O alvo agora é o deputado bolsonarista Nikolas Ferreira, do PL de Minas Gerais, cujo vídeo sobre o monitoramento do Pix teve mais de 275 milhões de visualizações e fez o governo recuar da decisão que colocaria 39 milhões de brasileiros que trabalham na informalidade ao alcance da Receita Federal.
O clube dos advogados lulistas quer que o deputado seja cassado e divulgou que pode entrar com processo contra ele, a depender de como a AGU agirá.
Explico: a AGU, comandada pelo prestativo Jorge Messias, foi acionada por Guilherme Boulos, o democrata que livrou André Janones da cassação por prática de rachadinha. O deputado do PSOL pediu que a AGU investigue Nikolas Ferreira por estelionato e crime contra a economia popular. O nome disso é intimidação judicial.

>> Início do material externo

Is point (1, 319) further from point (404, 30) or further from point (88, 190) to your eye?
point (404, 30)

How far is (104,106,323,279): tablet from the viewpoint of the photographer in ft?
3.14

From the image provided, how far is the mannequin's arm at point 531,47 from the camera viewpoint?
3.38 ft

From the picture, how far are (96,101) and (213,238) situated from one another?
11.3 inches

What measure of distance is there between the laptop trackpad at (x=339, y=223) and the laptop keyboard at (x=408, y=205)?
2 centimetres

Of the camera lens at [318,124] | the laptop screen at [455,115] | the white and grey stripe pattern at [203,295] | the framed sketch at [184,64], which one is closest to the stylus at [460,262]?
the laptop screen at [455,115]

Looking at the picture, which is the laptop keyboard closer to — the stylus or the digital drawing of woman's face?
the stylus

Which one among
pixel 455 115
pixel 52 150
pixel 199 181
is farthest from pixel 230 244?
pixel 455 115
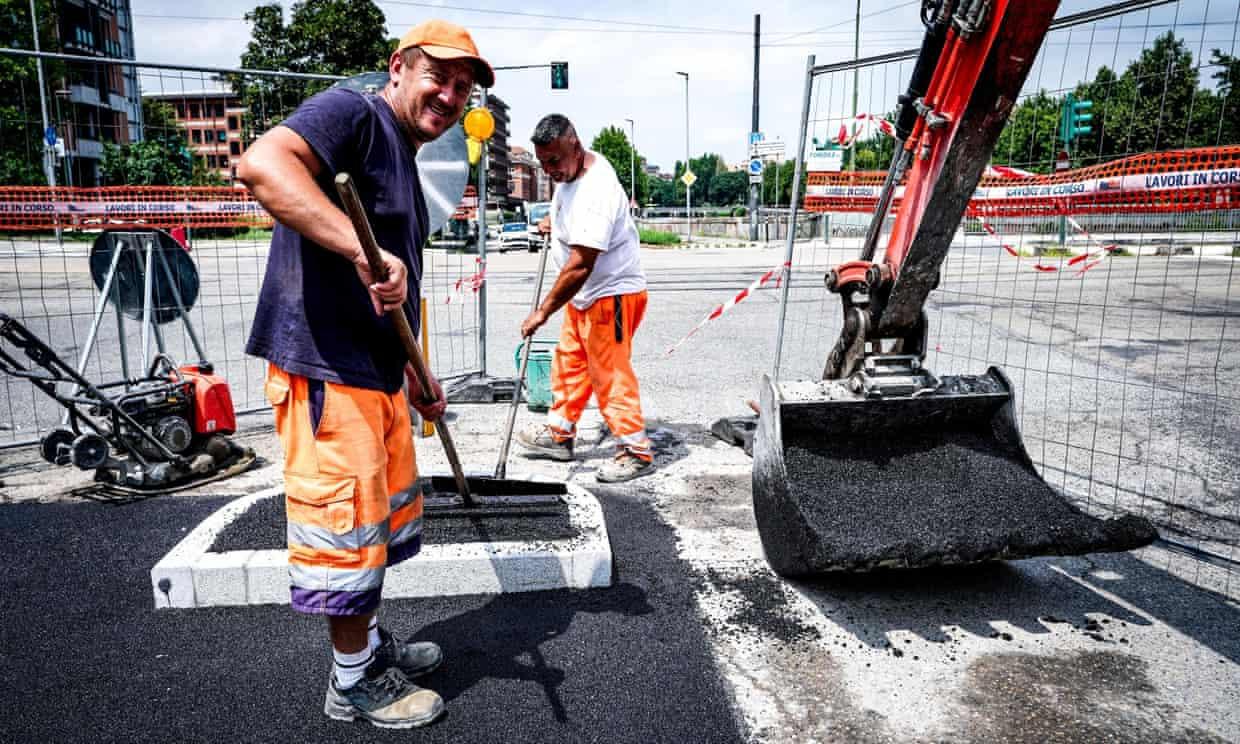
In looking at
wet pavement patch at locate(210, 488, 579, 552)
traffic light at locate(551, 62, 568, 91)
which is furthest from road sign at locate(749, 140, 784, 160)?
traffic light at locate(551, 62, 568, 91)

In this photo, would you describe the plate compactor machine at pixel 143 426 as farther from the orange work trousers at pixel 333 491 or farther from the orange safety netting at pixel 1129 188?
the orange safety netting at pixel 1129 188

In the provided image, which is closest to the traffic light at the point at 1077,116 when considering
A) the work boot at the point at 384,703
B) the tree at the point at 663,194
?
the work boot at the point at 384,703

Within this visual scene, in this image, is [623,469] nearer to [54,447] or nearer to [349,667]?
[349,667]

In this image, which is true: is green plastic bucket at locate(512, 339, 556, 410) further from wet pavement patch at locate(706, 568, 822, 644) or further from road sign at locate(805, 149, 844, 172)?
wet pavement patch at locate(706, 568, 822, 644)

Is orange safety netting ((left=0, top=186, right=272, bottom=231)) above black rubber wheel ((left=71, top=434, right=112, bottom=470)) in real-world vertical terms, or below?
above

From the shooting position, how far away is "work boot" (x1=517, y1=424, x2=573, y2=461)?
5.03m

Qual foi a mentira que o deputado contou ou o delito que ele praticou no vídeo? Nenhuma, nenhum, a menos que se considere que o simples fato de se filiar ao bolsonarismo seja uma violação da lei (ainda não é). Nikolas Ferreira apenas criticou e levantou desconfiança sobre um governo que jurou que não taxaria as blusinhas importadas da China, mas que acabou taxando, e que voltou atrás na decisão de isentar de imposto de renda quem ganha até R$ 5 mil mensais — decisão que acabou adiada para 2026 ou para outra data posterior.